▶ **STATED EXERCISE**
Write out the material below exactly, beginning at the line that contains "Does point 248,384" and ending with its last line, both ends included; write nothing else.

(Data extracted from a collection)
------------------------------------------------

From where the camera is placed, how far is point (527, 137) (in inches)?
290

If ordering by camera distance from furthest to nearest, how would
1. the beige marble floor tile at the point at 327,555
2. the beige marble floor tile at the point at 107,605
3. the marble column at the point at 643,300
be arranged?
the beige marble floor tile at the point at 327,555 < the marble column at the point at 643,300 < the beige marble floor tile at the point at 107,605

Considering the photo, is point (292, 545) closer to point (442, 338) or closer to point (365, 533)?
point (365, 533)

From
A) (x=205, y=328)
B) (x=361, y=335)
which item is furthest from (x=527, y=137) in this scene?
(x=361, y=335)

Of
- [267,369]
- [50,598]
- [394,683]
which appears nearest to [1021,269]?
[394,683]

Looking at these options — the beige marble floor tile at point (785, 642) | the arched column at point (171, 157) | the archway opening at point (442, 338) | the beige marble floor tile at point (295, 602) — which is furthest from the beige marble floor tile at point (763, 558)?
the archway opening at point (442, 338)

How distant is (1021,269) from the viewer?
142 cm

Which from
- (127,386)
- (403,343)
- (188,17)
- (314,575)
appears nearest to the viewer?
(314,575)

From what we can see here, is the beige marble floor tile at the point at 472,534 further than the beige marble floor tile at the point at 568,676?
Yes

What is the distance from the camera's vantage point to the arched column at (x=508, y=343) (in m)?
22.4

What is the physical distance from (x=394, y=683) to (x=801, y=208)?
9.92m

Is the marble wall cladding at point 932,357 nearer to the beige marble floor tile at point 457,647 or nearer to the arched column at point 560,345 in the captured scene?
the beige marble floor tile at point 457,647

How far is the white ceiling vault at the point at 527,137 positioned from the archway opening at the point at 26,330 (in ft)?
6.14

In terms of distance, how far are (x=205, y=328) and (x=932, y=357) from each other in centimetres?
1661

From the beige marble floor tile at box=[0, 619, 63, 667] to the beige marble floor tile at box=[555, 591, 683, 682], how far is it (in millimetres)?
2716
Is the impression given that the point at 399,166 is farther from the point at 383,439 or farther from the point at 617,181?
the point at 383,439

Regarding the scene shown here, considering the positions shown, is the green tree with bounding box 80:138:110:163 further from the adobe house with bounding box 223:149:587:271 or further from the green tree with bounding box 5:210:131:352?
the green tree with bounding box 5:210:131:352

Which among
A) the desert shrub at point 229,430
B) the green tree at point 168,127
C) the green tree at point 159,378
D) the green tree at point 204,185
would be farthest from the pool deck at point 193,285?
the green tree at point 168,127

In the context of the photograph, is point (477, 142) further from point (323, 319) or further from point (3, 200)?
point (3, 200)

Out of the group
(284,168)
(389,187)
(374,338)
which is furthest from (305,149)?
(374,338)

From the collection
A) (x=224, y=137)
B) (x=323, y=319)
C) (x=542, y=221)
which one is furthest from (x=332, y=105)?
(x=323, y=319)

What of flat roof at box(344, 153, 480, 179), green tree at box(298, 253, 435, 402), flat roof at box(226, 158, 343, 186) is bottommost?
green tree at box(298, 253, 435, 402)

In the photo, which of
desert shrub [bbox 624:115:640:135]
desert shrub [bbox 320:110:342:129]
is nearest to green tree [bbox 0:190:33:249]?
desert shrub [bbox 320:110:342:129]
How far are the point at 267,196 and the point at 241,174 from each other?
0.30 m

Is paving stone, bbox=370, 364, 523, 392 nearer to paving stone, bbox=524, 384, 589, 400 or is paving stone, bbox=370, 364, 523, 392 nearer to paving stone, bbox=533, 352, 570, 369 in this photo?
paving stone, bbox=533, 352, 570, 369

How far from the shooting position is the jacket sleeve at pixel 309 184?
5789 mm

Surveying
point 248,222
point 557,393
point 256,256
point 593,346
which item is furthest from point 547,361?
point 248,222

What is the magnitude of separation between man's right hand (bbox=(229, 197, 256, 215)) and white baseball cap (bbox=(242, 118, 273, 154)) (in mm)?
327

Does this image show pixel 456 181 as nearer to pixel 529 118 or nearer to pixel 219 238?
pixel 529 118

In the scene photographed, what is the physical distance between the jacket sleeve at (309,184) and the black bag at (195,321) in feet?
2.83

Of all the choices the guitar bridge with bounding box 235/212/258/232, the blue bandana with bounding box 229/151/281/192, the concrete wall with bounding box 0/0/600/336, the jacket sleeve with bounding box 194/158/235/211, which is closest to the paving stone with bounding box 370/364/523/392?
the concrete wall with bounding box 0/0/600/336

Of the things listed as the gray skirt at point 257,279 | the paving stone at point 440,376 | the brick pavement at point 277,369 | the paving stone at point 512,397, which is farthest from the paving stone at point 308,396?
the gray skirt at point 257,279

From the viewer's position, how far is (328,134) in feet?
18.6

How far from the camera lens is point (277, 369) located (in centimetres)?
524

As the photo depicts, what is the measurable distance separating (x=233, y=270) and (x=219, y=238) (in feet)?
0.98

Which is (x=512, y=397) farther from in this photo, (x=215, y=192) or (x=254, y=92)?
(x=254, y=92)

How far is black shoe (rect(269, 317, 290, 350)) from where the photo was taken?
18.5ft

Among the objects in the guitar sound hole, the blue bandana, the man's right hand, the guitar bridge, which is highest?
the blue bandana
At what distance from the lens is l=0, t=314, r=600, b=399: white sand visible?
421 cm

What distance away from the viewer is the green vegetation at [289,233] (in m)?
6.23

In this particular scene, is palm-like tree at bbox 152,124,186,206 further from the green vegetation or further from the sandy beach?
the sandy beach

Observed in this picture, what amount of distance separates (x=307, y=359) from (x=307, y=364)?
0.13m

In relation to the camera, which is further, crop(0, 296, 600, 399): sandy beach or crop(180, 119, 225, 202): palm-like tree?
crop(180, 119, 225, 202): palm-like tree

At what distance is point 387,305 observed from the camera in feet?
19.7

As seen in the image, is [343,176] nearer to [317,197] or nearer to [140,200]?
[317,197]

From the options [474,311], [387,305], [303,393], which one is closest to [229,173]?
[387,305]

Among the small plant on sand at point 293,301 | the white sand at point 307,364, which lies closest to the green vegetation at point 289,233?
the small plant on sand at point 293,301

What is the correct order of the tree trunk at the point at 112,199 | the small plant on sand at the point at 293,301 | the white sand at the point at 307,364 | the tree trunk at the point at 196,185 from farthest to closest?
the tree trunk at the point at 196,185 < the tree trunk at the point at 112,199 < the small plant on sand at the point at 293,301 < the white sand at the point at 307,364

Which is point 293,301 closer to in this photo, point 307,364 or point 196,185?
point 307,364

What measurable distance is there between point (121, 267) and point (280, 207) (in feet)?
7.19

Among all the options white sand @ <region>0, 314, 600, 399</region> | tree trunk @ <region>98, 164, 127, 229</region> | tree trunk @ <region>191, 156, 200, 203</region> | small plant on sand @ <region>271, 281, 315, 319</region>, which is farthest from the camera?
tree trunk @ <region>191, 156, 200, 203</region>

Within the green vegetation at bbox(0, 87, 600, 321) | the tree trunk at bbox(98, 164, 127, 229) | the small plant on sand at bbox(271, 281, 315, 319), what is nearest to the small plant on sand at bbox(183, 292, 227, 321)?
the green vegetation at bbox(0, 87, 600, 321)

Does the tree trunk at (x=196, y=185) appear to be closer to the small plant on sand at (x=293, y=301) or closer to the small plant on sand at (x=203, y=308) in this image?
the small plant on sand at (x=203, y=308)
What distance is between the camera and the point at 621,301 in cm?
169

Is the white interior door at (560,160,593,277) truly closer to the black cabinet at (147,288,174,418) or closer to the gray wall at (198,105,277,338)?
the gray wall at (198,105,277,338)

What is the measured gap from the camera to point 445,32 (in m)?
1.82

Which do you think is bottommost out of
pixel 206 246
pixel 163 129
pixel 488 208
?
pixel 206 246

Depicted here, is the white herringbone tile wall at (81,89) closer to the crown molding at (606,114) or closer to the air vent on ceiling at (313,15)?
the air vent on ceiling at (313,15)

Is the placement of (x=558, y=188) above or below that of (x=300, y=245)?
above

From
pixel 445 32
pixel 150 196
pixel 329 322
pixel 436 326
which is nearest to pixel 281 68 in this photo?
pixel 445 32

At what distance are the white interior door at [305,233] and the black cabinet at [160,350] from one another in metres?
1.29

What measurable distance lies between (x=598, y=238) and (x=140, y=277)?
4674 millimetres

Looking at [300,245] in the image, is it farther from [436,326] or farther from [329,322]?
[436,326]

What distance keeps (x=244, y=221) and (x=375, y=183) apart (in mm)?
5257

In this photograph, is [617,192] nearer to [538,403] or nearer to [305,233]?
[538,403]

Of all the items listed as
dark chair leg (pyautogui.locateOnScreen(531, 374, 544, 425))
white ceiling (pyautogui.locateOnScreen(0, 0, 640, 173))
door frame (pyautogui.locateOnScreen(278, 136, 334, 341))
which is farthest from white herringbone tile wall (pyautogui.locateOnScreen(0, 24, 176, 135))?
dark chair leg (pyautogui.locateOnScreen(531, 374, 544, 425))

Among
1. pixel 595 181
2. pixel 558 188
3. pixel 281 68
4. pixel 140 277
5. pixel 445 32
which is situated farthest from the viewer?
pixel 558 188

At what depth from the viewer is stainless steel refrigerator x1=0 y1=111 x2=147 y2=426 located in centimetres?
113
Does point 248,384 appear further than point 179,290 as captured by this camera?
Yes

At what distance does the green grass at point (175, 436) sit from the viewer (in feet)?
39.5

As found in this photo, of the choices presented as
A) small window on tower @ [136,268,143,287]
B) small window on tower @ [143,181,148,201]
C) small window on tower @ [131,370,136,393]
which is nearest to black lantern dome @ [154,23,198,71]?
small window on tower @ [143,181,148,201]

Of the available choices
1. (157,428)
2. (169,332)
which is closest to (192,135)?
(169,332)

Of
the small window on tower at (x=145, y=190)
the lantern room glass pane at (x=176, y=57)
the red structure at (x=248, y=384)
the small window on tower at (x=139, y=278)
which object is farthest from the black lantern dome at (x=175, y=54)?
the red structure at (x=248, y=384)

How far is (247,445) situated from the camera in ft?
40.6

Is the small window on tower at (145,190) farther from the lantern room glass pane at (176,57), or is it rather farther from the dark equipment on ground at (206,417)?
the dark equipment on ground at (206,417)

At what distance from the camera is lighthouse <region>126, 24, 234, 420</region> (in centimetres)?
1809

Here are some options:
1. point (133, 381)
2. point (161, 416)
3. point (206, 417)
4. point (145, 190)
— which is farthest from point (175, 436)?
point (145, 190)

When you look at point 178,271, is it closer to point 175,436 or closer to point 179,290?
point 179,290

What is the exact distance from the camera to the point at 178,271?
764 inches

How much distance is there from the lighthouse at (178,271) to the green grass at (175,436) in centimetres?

------------------------------------------------

▶ **ANSWER TO THE TASK**
Does point 248,384 appear further than point 179,290 as captured by this camera?
Yes

At what distance does the green grass at point (175, 436) sit from the viewer (in feet)?
39.5

As found in this photo, of the choices presented as
A) small window on tower @ [136,268,143,287]
B) small window on tower @ [143,181,148,201]
C) small window on tower @ [131,370,136,393]
which is nearest to black lantern dome @ [154,23,198,71]?
small window on tower @ [143,181,148,201]

Of the available choices
1. (157,428)
2. (169,332)
which is closest to (192,135)?
(169,332)

Of
the small window on tower at (x=145, y=190)
the lantern room glass pane at (x=176, y=57)
the red structure at (x=248, y=384)
the small window on tower at (x=139, y=278)
which object is farthest from the black lantern dome at (x=175, y=54)?
the red structure at (x=248, y=384)

How far is (247,445) situated from the camera in ft?
40.6

Is the small window on tower at (145,190) farther from the lantern room glass pane at (176,57), or is it rather farther from the dark equipment on ground at (206,417)?
the dark equipment on ground at (206,417)

At what distance from the camera is lighthouse <region>126, 24, 234, 420</region> (in centimetres)?
1809

Here are some options:
1. point (133, 381)
2. point (161, 416)
3. point (206, 417)
4. point (145, 190)
— which is farthest from point (175, 436)?
point (145, 190)

When you look at point 178,271, is it closer to point 175,436 or closer to point 179,290?
point 179,290

What is the exact distance from the camera to the point at 178,271?
764 inches

How much distance is there from the lighthouse at (178,271) to the green grass at (175,436) in centimetres?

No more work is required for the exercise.